The Kamasutra is the oldest extant Hindu textbook of erotic love, and one of the oldest in the world. It is not, as most people think, a book about the positions in sexual intercourse. It is a book about the art of living--finding a partner, maintaining power in a marriage, committing adultery, living as or with a courtesan, using drugs--and also about the positions in sexual intercourse. It was composed in Sanskrit, the literary language of ancient India, probably sometime in the second half of the third century of the Common Era, in North India, perhaps in Pataliputra (near the present city of Patna, in Bihar).

Virtually nothing is known about the author, Vatsyayana Mallanaga, other than his name and what little we learn from the text. Nor do we know anything about Yashodhara, who wrote the definitive commentary in the thirteenth century. But Vatsyayana tells us something important about his text, namely, that it is a distillation of the works of a number of authors who preceded him, authors whose texts have not come down to us. Vatsyayana cites them often--sometimes in agreement, sometimes in disagreement--though his own voice always comes through, as ringmaster over the many acts he incorporates in his sexual circus.

> _Exercise brief_
Please reproduce the passage about the Kamasutra above word for word, in full.

> _Data records_
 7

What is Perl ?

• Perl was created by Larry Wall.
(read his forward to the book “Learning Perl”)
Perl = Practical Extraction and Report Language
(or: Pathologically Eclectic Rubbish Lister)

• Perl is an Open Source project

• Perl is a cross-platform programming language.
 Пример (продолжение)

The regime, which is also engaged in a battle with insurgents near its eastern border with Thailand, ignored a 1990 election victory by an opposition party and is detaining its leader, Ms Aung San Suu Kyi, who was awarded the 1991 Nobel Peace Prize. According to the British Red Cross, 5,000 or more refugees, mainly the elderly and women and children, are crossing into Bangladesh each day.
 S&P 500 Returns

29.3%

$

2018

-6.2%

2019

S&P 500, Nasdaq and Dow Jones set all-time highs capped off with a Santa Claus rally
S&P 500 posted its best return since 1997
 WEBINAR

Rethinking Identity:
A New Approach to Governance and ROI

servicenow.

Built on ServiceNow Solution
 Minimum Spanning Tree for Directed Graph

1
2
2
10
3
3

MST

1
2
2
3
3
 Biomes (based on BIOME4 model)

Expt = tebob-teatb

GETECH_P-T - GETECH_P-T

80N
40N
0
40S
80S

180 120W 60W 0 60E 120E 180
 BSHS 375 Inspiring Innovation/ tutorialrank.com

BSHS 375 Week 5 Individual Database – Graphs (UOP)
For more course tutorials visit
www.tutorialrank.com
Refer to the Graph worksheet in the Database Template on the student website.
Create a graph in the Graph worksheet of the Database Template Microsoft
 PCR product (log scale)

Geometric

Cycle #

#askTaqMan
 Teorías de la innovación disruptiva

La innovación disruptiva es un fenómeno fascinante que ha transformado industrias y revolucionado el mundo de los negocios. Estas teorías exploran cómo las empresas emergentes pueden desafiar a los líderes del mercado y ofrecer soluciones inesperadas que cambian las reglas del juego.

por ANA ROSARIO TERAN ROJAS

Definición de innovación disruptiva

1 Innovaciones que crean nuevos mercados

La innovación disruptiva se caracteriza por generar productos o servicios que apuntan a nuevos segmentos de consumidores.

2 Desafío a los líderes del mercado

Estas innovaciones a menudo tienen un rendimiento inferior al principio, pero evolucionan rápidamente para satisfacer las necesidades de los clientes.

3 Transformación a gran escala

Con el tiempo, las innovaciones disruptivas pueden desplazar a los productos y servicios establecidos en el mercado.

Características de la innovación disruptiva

> _Result of this exercise_
The Kamasutra is the oldest extant Hindu textbook of erotic love, and one of the oldest in the world. It is not, as most people think, a book about the positions in sexual intercourse. It is a book about the art of living--finding a partner, maintaining power in a marriage, committing adultery, living as or with a courtesan, using drugs--and also about the positions in sexual intercourse. It was composed in Sanskrit, the literary language of ancient India, probably sometime in the second half of the third century of the Common Era, in North India, perhaps in Pataliputra (near the present city of Patna, in Bihar).

Virtually nothing is known about the author, Vatsyayana Mallanaga, other than his name and what little we learn from the text. Nor do we know anything about Yashodhara, who wrote the definitive commentary in the thirteenth century. But Vatsyayana tells us something important about his text, namely, that it is a distillation of the works of a number of authors who preceded him, authors whose texts have not come down to us. Vatsyayana cites them often--sometimes in agreement, sometimes in disagreement--though his own voice always comes through, as ringmaster over the many acts he incorporates in his sexual circus.